Your new pursuit camera attempts are good -- especially a few frames in the second video have very good freezeframes -- that said, it looks even better when
1. I load the YouTube fullscreen
2. Then switch YouTube quality to 1080p 60fps, and play through twice,
3. Then slide the slider and press pause when close to best freeze frame
4. Then use the period/comma "," and "." keys to single-frame step backwards and forwards
5. Then screenshot the sharpest ladder frame (fewest sync track distortions).
And voila, the 120Hz and the 240Hz ones.
120Hz
240Hz
(Ignoring the screen reflection in the middle, you did a great job of video pursuit on this one, this time around!)
Still a smidge overexposed (alien eyes are washed out, yellow dome is whitish-yellow), so you may need to decrease the camera ISO without changing exposure length, and/or reduce the brightness of the monitor. Maybe slightly adjust focus a bit better (Fixed focus), but it's sometimes hard to get good focus for a hand-wave without a rail.

=== TO BE DONE ===
(1) In the pursuit camera feedback, which keys are used to step forward and backward one frame at a time?
(2) Translate this sentence from the pursuit camera feedback into Spanish: "Maybe slightly adjust focus a bit better (Fixed focus), but it's sometimes hard to get good focus for a hand-wave without a rail."

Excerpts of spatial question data

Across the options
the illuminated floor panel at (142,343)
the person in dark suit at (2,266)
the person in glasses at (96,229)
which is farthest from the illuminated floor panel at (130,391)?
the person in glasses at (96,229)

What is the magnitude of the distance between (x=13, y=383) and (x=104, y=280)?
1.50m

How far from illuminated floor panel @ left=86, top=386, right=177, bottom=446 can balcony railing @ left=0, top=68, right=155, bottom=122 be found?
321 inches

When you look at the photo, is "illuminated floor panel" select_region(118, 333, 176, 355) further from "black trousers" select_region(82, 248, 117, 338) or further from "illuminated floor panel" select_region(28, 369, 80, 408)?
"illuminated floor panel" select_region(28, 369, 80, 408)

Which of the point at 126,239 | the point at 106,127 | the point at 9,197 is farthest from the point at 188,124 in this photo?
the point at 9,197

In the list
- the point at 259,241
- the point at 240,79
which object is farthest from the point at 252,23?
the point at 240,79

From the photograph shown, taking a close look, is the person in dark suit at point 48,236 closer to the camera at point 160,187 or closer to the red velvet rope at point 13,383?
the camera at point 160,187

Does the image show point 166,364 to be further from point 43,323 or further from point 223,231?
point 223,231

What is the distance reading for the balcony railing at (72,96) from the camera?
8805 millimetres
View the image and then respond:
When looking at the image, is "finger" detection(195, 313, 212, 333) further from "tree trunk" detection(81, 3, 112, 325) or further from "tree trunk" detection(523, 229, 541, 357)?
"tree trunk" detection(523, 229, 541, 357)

=== WRITTEN RESPONSES ===
(1) The period and comma keys.

(2) Quizás convenga ajustar el enfoque un poco mejor (enfoque fijo), aunque a veces es difícil lograr un buen enfoque en un barrido a mano sin un riel.